Para tanto sustenta, que: “…desde a data do acidente, até à data da alta clínica, a R. pagou ao A. integralmente (100%) o seu vencimento, isto é, €1.304,46 (mil, trezentos e quatro euros e quarenta e seis cêntimos). Porém, nos termos do disposto no n.º 1 do artigo 48º da Lei n.º 98/2009, de 4 de setembro, aplicável in casu, “(a) indemnização por incapacidade temporária para o trabalho destina-se a compensar o sinistrado, durante um período de tempo limitado, pela perda ou redução da capacidade de trabalho ou de ganho resultante do acidente de trabalho”, que, nos termos da alínea e) do n.º 3 do mesmo artigo, “(p)or incapacidade temporária parcial – indemnização diária igual a 70% da redução sofrida na capacidade geral de ganho”. Sendo “(a) indemnização por incapacidade temporária devida enquanto o sinistrado estiver em regime de tratamento ambulatório ou de reabilitação profissional.” – n.º 4 do artigo 48º da Lei n.º 98/2009, de 4 de setembro -… … isto é, durante 12 (doze) meses, entre novembro de 2012 e outubro de 2013, a R. pagou ao A., o montante de €1.304,46 (mil, trezentos e quatro euros e quarenta e seis cêntimos), quando deveria ter pago a indemnização por Incapacidade Temporária, no montante de €913,12 (novecentos e treze euros e doze cêntimos), correspondente aos 70% a que se refere a alínea e) do n.º 3 do artigo 48º da Lei n.º 98/2009, de 4 de setembro. Assim, a R. abonou indevidamente, e o A. recebeu indevidamente, o montante correspondente ao excesso (30%) - docs. n.ºs 5 a 18 -. Os montantes indevidos, devem ser devolvido aos cofres da Instituição. Apurando-se o total a repor pelo Autor, de €4.591,72 (quatro mil, quinhentos e noventa e um euros e setenta e dois cêntimos). (…) Compensação que, desde já se invoca e se requer, a efetuar com o montante da indemnização que vier a ser fixada ao Autor…”.

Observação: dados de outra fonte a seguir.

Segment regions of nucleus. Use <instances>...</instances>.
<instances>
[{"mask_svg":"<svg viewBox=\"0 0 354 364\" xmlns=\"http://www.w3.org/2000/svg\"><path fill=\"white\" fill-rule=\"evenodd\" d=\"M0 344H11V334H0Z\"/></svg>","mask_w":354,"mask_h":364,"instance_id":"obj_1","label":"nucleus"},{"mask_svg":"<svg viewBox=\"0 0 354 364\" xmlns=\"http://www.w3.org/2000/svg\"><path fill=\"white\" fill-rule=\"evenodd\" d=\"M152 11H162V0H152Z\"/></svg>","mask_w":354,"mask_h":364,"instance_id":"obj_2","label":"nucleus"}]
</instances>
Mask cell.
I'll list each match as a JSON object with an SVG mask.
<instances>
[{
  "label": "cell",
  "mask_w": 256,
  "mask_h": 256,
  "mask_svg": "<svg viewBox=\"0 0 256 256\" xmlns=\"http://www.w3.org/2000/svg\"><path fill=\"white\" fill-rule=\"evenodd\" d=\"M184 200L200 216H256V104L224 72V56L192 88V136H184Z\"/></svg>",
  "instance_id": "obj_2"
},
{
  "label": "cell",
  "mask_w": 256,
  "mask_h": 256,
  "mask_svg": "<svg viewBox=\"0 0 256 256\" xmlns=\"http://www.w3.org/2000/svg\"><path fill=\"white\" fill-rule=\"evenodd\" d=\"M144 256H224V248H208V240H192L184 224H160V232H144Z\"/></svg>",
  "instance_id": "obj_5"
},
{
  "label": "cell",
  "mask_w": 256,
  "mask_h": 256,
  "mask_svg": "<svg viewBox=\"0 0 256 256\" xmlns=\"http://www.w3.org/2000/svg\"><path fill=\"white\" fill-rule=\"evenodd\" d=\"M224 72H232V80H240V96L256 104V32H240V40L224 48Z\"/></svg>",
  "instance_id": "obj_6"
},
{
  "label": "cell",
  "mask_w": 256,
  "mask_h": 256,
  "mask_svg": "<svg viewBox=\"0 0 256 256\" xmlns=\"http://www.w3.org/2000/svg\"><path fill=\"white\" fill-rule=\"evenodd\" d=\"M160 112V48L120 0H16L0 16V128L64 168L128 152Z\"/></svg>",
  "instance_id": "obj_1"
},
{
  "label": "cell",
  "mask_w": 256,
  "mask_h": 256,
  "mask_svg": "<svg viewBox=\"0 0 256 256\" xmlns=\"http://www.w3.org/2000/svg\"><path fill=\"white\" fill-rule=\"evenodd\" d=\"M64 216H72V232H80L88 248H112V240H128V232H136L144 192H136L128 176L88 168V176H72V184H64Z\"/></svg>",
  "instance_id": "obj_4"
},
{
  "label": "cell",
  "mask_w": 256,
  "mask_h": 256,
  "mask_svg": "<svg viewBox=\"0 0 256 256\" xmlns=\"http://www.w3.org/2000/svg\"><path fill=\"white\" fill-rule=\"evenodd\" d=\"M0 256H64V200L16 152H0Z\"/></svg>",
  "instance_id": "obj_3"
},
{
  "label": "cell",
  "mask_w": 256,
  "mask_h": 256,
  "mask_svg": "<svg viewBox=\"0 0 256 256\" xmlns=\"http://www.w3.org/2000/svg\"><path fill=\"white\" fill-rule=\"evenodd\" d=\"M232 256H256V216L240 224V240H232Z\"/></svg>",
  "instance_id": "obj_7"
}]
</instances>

Replicou o A., pugnando pelo liminar indeferimento da Reconvenção, por inadmissibilidade legal; ou, caso assim se não entenda, pela declaração de improcedência da Reconvenção, por não provada.
Para tanto, advoga: “… O pagamento a 100% do vencimento, por um lado foi feito pela ausência de contrato de seguro por parte da R., e por outro lado, ao abrigo do entendimento geral, incluindo a R., que era naquele tempo aplicável o DL 503/99, de 20.11. Por outro lado, ao abrigo do disposto no n.º 1, al. c) do art.º 853.º do Código Civil, sob a epígrafe (Exclusão da compensação): 1. Não podem extinguir-se por compensação: (…) c) Os créditos do Estado ou de outras pessoas coletivas públicas, exceto quando a lei o autorize. Por outro lado ainda, atento o disposto quer no art.º 78.º da Lei 98/2009, de 4-9, quer no art.º 853.º n.º 1 al. b) do Código Civil, e considerando que o montante recebido foi a título de compensação ou prestação por incapacidade, jamais poderá operar a compensação nos termos invocados pela R. ao abrigo do art.º 847.º do Código Civil. (vide a este propósito o Ac. do TRP processo 124/2000.2.P2, de 19-04-2010, in www.dgsi.pt). Finalmente, é do conhecimento geral dos trabalhadores da R. que esta tem pago os vencimentos a 100% a todos os trabalhadores sinistrados com contrato de trabalho em funções públicas, não abrangidos por seguro de acidentes de trabalho, desde 2009 até à presente data. E ao exigir agora apenas ao aqui A. a restituição dos alegados 30%, estaria a discriminar e, assim, tratar de forma desigual e injusta, um único trabalhador, o que legalmente é inadmissível. E caso se venha a ter entendimento diferente, o que se concebe apenas por mera hipótese de raciocínio, sempre teria que se considerar o valor dos descontos legais para a CGA, ADSE e IRS que incidiram sobre a retribuição paga, de forma que nunca teria o A. que restituir o montante de € 4.591,72, mas antes o valor líquido dos aludidos impostos, que foi o que efetivamente recebeu…”.
Vejamos:
Dimana do desenhado quadro fáctico que, em 2012-11-08 (data do acidente de trabalho do A.), o A. encontrava-se abrangido pelo disposto na Lei n.º 12-A/2008, de 27 de fevereiro e pela Lei n.º 59/2008, de 11 de setembro, sendo-lhe, por isso, aplicável o disposto no DL n.º 503/99, de 20 de novembro: cfr. alínea A) a T) supra.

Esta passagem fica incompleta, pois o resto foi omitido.